DLQ impact on pipeline throughput:

Scenario	Without DLQ	With DLQ
Poison message (1 in 10,000)	Pipeline stuck indefinitely	3s delay, continues
Transient failure (5% rate)	5% events lost or stuck	Retried and indexed
Mapping conflict batch	Entire batch rejected	1 event to DLQ, 999 indexed
DLQ backlog after 30 days	N/A	~50 messages (manual review)

The Decision Rule

Route permanently failing messages to a DLQ after 3 retry attempts. A message that fails 3 times with the same error is unlikely to succeed on the 4th attempt. The DLQ preserves the message for manual investigation without blocking the pipeline.

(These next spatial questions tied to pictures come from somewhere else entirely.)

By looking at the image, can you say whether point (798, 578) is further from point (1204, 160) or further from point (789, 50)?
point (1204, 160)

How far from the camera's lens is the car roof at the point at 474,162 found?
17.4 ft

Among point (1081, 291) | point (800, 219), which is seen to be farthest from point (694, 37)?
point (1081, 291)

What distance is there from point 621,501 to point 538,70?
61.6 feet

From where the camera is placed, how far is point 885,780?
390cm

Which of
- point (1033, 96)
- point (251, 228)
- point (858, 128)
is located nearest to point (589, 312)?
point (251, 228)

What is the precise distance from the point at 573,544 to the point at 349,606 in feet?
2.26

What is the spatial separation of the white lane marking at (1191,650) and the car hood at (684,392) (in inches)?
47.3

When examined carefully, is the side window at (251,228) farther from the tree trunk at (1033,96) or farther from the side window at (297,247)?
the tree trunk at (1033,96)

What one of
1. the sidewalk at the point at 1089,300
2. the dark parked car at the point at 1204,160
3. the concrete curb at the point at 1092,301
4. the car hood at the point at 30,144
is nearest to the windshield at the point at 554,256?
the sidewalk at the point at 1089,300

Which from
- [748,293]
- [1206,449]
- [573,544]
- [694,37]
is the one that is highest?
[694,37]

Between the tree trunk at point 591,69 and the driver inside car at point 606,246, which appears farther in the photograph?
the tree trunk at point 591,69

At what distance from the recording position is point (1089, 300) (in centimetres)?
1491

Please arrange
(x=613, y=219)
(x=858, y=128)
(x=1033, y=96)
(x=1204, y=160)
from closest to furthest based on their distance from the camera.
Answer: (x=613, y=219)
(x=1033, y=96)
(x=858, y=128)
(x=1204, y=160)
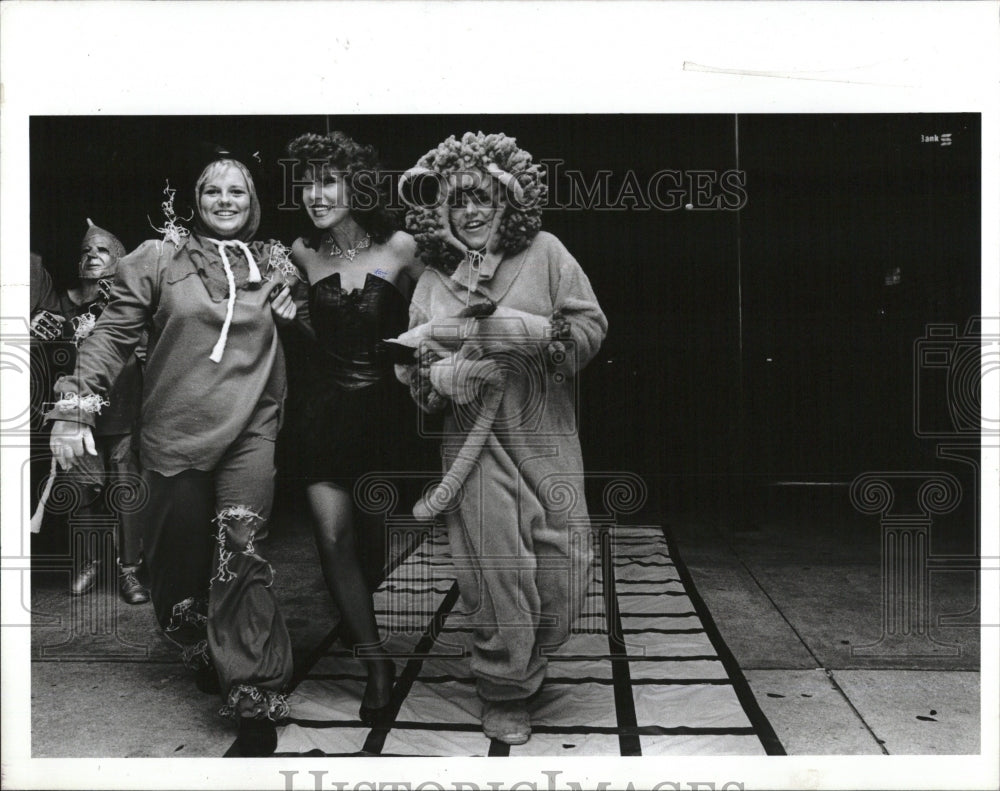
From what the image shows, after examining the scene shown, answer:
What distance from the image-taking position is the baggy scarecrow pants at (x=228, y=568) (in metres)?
2.80

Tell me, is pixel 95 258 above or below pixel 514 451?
above

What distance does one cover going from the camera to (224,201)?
289cm

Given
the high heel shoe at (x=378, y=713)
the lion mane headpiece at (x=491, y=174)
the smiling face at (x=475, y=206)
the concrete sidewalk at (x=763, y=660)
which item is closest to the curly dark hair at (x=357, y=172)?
the lion mane headpiece at (x=491, y=174)

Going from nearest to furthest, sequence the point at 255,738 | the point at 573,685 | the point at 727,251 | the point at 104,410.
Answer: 1. the point at 255,738
2. the point at 104,410
3. the point at 573,685
4. the point at 727,251

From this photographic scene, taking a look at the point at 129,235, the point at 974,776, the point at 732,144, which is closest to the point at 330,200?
the point at 129,235

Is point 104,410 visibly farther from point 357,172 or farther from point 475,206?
point 475,206

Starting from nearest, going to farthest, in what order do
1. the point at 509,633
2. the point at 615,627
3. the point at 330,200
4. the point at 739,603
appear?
1. the point at 509,633
2. the point at 330,200
3. the point at 615,627
4. the point at 739,603

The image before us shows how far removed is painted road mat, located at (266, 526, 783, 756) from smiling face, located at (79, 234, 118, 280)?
1.41 meters

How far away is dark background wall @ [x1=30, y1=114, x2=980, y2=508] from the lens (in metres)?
2.92

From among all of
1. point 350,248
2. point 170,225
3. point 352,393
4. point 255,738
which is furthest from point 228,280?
point 255,738

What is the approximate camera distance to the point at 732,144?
9.78ft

Classify errors as retryable (cluster overload, timeout, unavailable shards) or permanent (mapping conflict, oversized document, malformed data). Retryable errors get exponential backoff. Permanent errors go directly to the DLQ.

Monitor DLQ depth daily. A growing DLQ indicates a systemic problem (mapping mismatch, schema evolution error) rather than isolated poison messages. DLQ depth should be stable or decreasing after manual remediation.